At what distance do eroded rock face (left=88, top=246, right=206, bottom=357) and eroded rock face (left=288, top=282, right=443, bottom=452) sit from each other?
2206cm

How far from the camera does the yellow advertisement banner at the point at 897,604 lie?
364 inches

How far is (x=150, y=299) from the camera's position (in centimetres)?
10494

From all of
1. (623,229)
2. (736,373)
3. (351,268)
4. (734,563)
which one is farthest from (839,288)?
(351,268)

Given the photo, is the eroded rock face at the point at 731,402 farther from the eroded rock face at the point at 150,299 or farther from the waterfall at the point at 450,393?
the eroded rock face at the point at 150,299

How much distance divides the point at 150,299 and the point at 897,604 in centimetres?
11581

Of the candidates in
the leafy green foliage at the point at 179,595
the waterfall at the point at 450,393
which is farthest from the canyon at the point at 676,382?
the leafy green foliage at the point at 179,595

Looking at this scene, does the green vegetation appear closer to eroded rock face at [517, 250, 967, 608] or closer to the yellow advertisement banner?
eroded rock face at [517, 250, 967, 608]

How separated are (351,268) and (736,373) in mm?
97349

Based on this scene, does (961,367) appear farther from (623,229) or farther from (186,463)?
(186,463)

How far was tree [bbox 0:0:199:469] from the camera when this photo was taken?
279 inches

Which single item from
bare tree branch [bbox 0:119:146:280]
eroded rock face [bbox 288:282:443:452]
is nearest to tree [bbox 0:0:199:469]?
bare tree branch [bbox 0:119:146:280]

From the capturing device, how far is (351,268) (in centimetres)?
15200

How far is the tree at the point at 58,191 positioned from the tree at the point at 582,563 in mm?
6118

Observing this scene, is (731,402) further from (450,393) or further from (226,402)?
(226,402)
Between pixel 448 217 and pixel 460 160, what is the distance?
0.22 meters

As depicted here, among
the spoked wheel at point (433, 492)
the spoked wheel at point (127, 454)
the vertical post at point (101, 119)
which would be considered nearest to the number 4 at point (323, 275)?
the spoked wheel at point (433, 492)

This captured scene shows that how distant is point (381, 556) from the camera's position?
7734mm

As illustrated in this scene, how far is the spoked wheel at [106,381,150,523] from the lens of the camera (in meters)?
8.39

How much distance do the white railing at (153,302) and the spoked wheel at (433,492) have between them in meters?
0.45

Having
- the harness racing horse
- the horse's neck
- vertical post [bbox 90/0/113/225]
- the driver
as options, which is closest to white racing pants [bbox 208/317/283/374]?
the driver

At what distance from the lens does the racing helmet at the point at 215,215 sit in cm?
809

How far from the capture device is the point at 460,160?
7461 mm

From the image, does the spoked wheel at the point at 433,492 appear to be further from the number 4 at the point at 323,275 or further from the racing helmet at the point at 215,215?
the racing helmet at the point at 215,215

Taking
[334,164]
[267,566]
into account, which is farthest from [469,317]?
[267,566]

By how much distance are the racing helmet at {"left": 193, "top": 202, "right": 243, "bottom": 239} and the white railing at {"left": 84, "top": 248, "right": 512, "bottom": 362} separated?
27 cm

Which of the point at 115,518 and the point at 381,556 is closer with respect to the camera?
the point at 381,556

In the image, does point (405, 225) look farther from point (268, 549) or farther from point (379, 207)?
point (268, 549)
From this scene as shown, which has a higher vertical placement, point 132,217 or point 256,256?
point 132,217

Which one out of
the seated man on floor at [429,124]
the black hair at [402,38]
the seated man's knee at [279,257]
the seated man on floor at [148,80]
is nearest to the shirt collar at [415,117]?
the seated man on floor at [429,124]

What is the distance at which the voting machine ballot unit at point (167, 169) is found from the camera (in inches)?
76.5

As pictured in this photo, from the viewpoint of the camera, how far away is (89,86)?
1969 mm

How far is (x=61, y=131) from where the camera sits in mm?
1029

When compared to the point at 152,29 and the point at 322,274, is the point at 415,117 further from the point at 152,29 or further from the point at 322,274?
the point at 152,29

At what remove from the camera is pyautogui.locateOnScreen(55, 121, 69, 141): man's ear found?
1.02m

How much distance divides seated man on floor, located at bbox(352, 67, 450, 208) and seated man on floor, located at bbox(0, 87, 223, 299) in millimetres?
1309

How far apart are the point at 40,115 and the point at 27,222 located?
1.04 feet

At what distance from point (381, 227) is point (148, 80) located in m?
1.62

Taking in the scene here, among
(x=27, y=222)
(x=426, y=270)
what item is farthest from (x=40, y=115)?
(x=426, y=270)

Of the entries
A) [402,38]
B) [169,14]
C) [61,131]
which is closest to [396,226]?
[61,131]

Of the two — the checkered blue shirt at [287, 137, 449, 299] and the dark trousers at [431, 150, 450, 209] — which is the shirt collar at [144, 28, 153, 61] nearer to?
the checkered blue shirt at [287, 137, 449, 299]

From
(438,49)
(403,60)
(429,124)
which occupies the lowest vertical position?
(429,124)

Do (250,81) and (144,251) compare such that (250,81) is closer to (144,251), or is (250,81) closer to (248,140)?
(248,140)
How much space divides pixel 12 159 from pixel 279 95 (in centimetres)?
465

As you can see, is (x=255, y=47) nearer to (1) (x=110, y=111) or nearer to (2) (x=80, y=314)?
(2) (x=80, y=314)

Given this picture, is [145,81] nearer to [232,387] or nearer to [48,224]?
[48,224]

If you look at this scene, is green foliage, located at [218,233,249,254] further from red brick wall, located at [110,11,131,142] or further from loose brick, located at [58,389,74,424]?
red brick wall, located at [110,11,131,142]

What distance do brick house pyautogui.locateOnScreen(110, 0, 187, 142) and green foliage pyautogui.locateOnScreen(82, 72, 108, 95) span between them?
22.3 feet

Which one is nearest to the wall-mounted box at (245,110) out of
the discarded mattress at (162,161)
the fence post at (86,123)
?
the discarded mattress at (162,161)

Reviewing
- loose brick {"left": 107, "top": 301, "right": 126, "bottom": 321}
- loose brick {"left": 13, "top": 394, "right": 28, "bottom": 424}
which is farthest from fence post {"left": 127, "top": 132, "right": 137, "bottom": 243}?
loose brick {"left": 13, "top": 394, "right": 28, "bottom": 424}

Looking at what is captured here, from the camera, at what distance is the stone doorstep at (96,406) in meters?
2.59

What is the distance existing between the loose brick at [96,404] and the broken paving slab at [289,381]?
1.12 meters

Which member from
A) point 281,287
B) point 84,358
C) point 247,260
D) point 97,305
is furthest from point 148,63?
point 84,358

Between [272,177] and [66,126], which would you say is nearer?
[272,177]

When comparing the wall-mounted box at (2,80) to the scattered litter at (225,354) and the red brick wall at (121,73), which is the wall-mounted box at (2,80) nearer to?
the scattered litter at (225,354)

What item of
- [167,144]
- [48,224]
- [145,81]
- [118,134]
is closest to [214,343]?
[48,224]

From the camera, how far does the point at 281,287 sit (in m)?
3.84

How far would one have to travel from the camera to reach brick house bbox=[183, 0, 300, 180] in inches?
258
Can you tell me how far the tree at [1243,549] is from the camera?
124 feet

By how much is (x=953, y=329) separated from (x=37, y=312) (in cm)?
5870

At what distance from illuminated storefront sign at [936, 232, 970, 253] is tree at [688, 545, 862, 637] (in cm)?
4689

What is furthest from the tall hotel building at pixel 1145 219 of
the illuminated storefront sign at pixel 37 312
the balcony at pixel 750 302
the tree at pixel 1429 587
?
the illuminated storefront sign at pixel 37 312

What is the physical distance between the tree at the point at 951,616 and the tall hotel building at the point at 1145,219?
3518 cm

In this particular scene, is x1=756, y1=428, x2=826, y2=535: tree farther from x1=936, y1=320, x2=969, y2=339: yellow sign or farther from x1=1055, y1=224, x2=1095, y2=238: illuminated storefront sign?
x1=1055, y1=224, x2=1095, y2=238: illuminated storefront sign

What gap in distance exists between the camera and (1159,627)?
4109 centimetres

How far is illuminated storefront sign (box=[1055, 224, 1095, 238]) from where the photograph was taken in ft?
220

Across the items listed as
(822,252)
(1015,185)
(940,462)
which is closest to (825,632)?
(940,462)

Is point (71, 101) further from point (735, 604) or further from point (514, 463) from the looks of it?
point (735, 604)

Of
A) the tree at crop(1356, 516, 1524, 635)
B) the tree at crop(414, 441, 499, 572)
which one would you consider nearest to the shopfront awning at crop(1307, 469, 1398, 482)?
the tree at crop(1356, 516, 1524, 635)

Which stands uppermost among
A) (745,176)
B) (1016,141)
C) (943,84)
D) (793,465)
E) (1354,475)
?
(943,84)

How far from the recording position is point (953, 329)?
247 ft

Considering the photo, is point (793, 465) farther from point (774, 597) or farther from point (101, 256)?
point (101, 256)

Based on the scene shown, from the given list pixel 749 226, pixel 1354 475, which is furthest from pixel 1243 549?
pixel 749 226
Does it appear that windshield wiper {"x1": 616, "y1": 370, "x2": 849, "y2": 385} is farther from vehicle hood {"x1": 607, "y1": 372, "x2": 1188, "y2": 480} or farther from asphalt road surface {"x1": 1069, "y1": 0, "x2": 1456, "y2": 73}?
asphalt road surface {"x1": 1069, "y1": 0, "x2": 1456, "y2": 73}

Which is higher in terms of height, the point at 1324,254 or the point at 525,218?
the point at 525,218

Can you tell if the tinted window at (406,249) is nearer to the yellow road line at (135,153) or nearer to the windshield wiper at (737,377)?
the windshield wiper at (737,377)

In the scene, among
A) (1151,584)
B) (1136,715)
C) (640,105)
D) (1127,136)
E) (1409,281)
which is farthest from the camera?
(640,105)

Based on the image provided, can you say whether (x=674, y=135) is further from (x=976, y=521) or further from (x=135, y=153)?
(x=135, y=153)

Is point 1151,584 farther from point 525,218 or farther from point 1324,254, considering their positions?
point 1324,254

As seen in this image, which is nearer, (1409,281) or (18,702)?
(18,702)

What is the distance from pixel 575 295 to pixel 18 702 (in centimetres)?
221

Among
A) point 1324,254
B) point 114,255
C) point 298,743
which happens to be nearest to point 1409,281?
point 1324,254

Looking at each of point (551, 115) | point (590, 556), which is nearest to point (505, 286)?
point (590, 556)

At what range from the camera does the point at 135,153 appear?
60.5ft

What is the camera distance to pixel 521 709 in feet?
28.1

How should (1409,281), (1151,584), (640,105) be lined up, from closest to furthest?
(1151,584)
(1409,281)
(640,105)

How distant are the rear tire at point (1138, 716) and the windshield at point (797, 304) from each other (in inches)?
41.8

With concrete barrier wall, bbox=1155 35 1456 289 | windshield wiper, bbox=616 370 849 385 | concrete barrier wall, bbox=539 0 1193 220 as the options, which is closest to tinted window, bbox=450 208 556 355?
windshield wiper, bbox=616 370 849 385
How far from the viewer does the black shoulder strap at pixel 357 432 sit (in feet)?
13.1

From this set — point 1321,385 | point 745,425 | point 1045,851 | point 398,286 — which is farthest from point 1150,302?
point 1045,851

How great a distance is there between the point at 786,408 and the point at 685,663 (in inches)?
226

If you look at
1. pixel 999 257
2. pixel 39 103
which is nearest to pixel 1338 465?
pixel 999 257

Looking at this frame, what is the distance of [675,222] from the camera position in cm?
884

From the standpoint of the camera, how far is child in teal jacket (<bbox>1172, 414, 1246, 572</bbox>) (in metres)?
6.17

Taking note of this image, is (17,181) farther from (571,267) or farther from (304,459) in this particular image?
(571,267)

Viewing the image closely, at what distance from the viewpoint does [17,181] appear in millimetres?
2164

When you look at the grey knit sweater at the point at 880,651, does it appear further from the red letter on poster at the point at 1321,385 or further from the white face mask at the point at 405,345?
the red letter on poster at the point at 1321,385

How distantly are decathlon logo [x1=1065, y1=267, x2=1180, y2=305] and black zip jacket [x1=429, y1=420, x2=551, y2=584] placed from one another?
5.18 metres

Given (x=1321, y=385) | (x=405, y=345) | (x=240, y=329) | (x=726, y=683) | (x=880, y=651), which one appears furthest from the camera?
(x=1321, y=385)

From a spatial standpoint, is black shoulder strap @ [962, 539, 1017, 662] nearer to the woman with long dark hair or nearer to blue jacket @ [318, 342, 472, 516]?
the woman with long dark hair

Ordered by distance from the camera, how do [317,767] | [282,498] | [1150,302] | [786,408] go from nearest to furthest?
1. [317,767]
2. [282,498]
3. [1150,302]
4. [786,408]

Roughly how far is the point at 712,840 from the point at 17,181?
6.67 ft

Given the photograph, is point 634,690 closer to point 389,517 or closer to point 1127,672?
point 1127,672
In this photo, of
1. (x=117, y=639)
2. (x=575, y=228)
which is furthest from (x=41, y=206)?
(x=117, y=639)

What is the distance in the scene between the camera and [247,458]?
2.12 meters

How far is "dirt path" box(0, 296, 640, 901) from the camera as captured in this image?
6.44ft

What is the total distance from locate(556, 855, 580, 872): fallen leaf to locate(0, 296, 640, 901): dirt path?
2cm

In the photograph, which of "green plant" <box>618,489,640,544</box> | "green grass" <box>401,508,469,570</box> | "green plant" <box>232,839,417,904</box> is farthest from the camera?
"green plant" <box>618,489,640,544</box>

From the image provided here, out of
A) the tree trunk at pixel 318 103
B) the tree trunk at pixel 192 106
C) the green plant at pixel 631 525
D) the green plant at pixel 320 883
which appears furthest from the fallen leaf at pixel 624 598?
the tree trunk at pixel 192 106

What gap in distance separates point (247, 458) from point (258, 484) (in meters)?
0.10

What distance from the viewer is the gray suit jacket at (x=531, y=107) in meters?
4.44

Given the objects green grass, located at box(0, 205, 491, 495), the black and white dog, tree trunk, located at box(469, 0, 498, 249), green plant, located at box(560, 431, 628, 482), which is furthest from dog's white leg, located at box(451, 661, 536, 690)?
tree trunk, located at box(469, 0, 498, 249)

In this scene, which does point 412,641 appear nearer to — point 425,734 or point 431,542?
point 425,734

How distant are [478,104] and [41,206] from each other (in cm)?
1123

Exercise brief:
Return exactly the lines from the one containing "in this image?" to the last line of the data, and nothing more.

Answer for the task:
How far is "dirt path" box(0, 296, 640, 901) from the camera as captured in this image?
6.44ft

What is the total distance from locate(556, 855, 580, 872): fallen leaf to locate(0, 296, 640, 901): dirt path?
2cm

In the photograph, which of "green plant" <box>618,489,640,544</box> | "green grass" <box>401,508,469,570</box> | "green plant" <box>232,839,417,904</box> is farthest from the camera?
"green plant" <box>618,489,640,544</box>

From the image provided here, out of
A) the tree trunk at pixel 318 103
B) the tree trunk at pixel 192 106
C) the green plant at pixel 631 525
D) the green plant at pixel 320 883
which appears furthest from the fallen leaf at pixel 624 598?
the tree trunk at pixel 192 106

What gap in distance separates point (247, 458) from point (258, 484) (in meters)?
0.10

What distance from the viewer is the gray suit jacket at (x=531, y=107) in meters?
4.44

Given the objects green grass, located at box(0, 205, 491, 495), the black and white dog, tree trunk, located at box(469, 0, 498, 249), green plant, located at box(560, 431, 628, 482), which is furthest from dog's white leg, located at box(451, 661, 536, 690)?
tree trunk, located at box(469, 0, 498, 249)

In this scene, which does point 412,641 appear nearer to — point 425,734 or point 431,542?
point 425,734

How distant are [478,104] and [41,206] from each other (in cm)?
1123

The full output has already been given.